UPDATE: FHFA Lockhart Defends Fannie, Freddie Retention Pay
18 März 2009 - 8:28PM
Dow Jones News
The regulator for Fannie Mae (FNM) and Freddie Mac (FRE)
defended the retention pay promised to thousands of employees after
the mortgage giants were seized by the U.S. government last
fall.
"These institutions are so important to the United States at
this point," Federal Housing Finance Agency Director James B.

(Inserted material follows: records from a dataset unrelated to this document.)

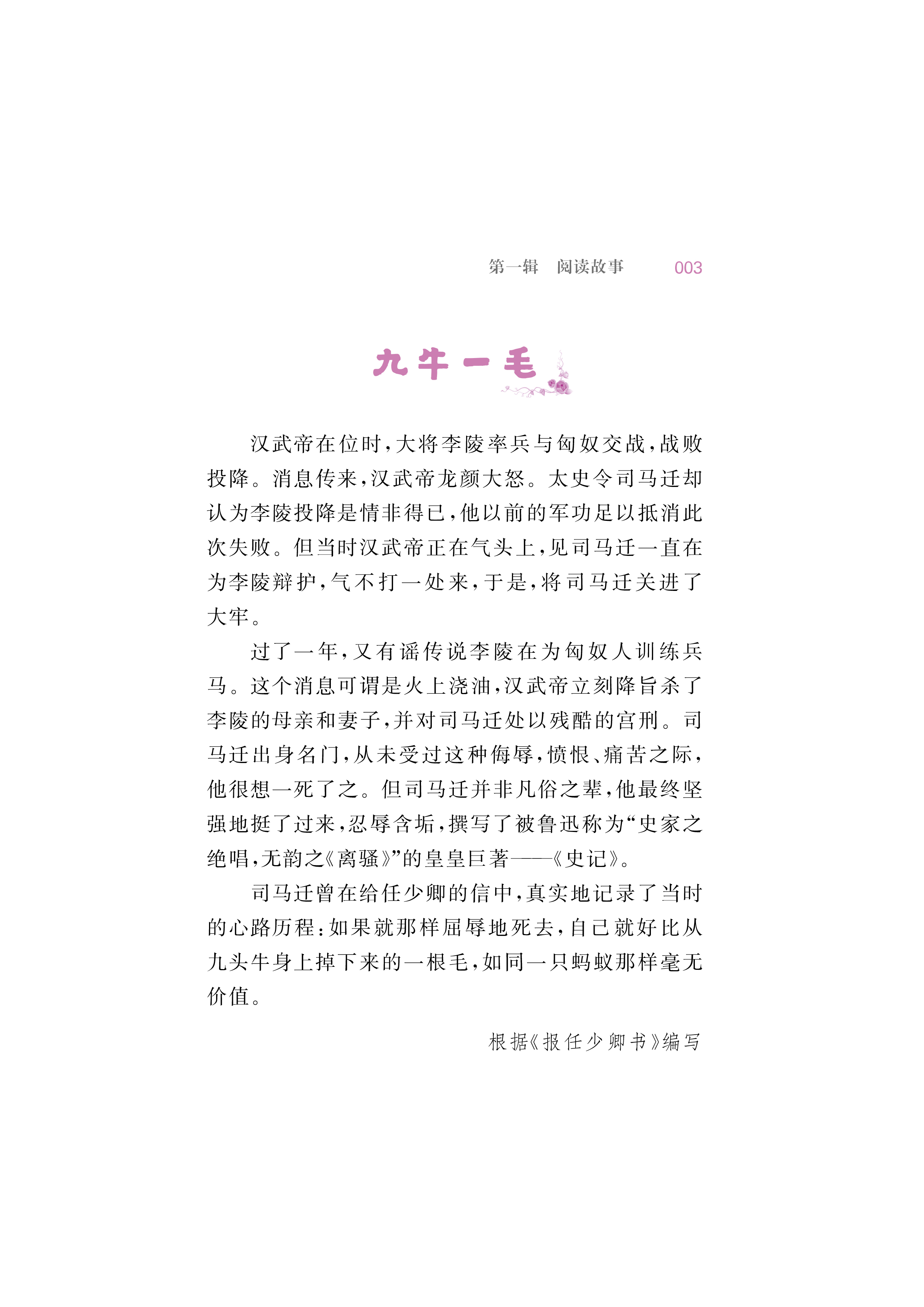 第一辑　阅读故事　003

九牛一毛

汉武帝在位时，大将李陵率兵与匈奴交战，战败投降。消息传来，汉武帝龙颜大怒。太史令司马迁却认为李陵投降是情非得已，他以前的军功足以抵消此次失败。但当时汉武帝正在气头上，见司马迁一直在为李陵辩护，气不打一处来，于是，将司马迁关进了大牢。

过了一年，又有谣传说李陵在为匈奴人训练兵马。这个消息可谓是火上浇油，汉武帝立刻降旨杀了李陵的母亲和妻子，并对司马迁处以残酷的宫刑。司马迁出身名门，从未受过这种侮辱，愤恨、痛苦之际，他很想一死了之。但司马迁并非凡俗之辈，他最终坚强地挺了过来，忍辱含垢，撰写了被鲁迅称为“史家之绝唱，无韵之《离骚》”的皇皇巨著——《史记》。

司马迁曾在给任少卿的信中，真实地记录了当时的心路历程：如果就那样屈辱地死去，自己就好比从九头牛身上掉下来的一根毛，如同一只蚂蚁那样毫无价值。

根据《报任少卿书》编写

Lockhart told reporters Wednesday. "We have to make sure that there
are people in there who are doing the job. The senior managers who
got them into trouble have left."
FHFA hired a compensation consultant to advise the agency on
retaining key employees shortly after the government took over the
mortgage firms, he said.
Under the program, retention pay is doled out over three periods
to employees who meet certain performance criteria. The payments
are "relatively small" and cover a broad swath of employees,
Lockhart said. In the case of Fannie, the retention program covers
about 5,000 people, he said.
"I think it's a reasonable and well thought-out plan," he
said.
The remarks come as outrage continues to boil over $165 million
in retention bonuses paid about by American International Group
(AIG) after it received about $170 billion in government aid.
When the government took control of Fannie and Freddie in
September 2008, it agreed to pump billions into the firms as needed
to keep them solvent. It also threw out their chief executives and
boards.
By the end of this month, taxpayers will have sunk $60 billion
into the firms. Since Fannie and Freddie aren't recipients of
federal aid under the Troubled Asset Relief Program, or TARP, they
aren't targeted by new restrictions on executive pay pushed by the
Obama administration.
Pay has still dropped sharply for many employees at the
companies, Lockhart said, with many employees earning half of what
they earned before the firms were put into conservatorship. "My
view is that we have to be careful and not give excessive
compensation," he said.
Several top executives left the firms in the weeks and months
after the government takeover.
David Moffett, who was installed by FHFA as chief executive of
Freddie after the takeover, stepped down in February after just a
few months in the job.
Lockhart offered praise for Moffett, saying he was a "very good,
very strong manager" with a hands-on approach. However, he
suggested Moffett grew frustrated with the challenges of running a
government-controlled company, and all the scrutiny from
politicians, regulators and the press that entails.
The next CEO of Freddie should have a strong bent toward public
service, in addition to financial expertise, Lockhart argued. "You
really have to have public service in your veins," he said.